Note: CN = cognitively normal; MCI = mild cognitive impairment; AD = Alzheimer’s disease.

*p < .05, **p < .01, ***p < .001.

Figure 1.

Figure 1.

Typical core network structure and composition by clinical diagnosis. Note: CN = cognitively normal; MCI = mild cognitive impairment; AD = Alzheimer’s disease. For CN, MCI, and AD, network size and proportion of non-kin decrease, whereas the proportion of alters close to other alters increases, respectively, with additional pathology. This figure is a visual representation of network ideal types by a diagnosis that shows trends in the data and is informed by mean and modal scores.

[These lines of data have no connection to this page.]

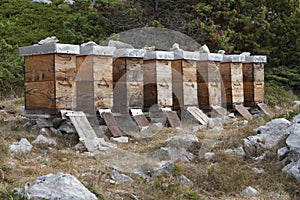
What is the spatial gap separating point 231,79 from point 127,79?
9.12 feet

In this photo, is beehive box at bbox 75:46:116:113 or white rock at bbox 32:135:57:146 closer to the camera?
white rock at bbox 32:135:57:146

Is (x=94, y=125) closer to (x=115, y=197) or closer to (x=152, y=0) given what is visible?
(x=115, y=197)

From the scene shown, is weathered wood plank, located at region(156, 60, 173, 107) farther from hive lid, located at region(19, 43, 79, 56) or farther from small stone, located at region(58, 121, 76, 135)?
small stone, located at region(58, 121, 76, 135)

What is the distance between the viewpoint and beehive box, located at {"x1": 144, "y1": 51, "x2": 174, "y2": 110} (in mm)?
8000

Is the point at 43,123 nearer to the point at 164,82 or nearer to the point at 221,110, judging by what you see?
the point at 164,82

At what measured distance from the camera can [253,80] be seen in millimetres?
9984

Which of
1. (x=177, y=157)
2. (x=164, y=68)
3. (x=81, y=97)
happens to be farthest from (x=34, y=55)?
(x=177, y=157)

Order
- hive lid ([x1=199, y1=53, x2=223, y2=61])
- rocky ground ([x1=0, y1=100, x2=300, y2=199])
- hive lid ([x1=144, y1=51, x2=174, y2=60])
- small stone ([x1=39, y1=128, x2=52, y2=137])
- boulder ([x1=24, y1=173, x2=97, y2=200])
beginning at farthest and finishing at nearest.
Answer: hive lid ([x1=199, y1=53, x2=223, y2=61]) → hive lid ([x1=144, y1=51, x2=174, y2=60]) → small stone ([x1=39, y1=128, x2=52, y2=137]) → rocky ground ([x1=0, y1=100, x2=300, y2=199]) → boulder ([x1=24, y1=173, x2=97, y2=200])

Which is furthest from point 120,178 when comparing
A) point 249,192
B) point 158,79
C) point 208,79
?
point 208,79

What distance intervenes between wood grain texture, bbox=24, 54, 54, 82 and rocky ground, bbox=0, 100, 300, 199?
0.68 m

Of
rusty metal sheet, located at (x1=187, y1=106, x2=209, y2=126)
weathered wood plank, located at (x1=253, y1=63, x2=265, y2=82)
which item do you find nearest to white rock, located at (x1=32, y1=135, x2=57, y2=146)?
Answer: rusty metal sheet, located at (x1=187, y1=106, x2=209, y2=126)

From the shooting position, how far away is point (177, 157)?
539 centimetres

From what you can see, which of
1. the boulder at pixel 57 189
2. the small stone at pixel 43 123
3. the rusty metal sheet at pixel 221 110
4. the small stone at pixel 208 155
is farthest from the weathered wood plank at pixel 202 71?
the boulder at pixel 57 189

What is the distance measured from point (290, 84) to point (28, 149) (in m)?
8.83
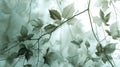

Multivariate Regression Models

Table 2 presents results from linear regressions predicting three standardized cognitive function outcomes (i.e., global cognitive function, episodic memory, and executive function), controlling for gender, age, race, education, depressive symptoms, self-rated health, and functional limitations. With respect to variables operationalizing social bridging, we found support for all indicators in the expected direction. Specifically, larger network size and lower network density and minimum tie strength were associated with better global cognitive function, episodic memory, and executive function (p < .05). The proportion of non-kin in the network was positively associated with episodic memory (p = .002), but not significantly related to global cognitive function nor executive function.

Table 2.

Regression of Cognitive Function on Network Characteristics

Independent variables Global cognitive function (N = 310) Episodic memory (N = 311) Executive function (N = 292)
β (SE) β (SE) β (SE)
Social bridging
 Network size 0.20** (0.07) 0.30*** (0.07) 0.15* (0.07)
 Network density −0.21** (0.07) −0.21* (0.08) −0.19* (0.08)
 Minimum tie strength −0.28*** (0.06) −0.31*** (0.07) −0.17* (0.08)
 Proportion of non-kin 0.10 (0.08) 0.17* (0.08) 0.06 (0.08)
Social bonding
 Number of close ties 0.07 (0.06) 0.18* (0.07) 0.06 (0.07)
 Support multiplexity −0.12 (0.09) −0.23** (0.07) −0.15 (0.10)
 Mean frequency contact −0.03 (0.10) −0.16 (0.09) −0.01 (0.09)
 Quality of social relationships 0.09 (0.07) 0.03 (0.09) 0.28** (0.10)
 Married 0.08 (0.18) 0.09 (0.20) 0.07 (0.18)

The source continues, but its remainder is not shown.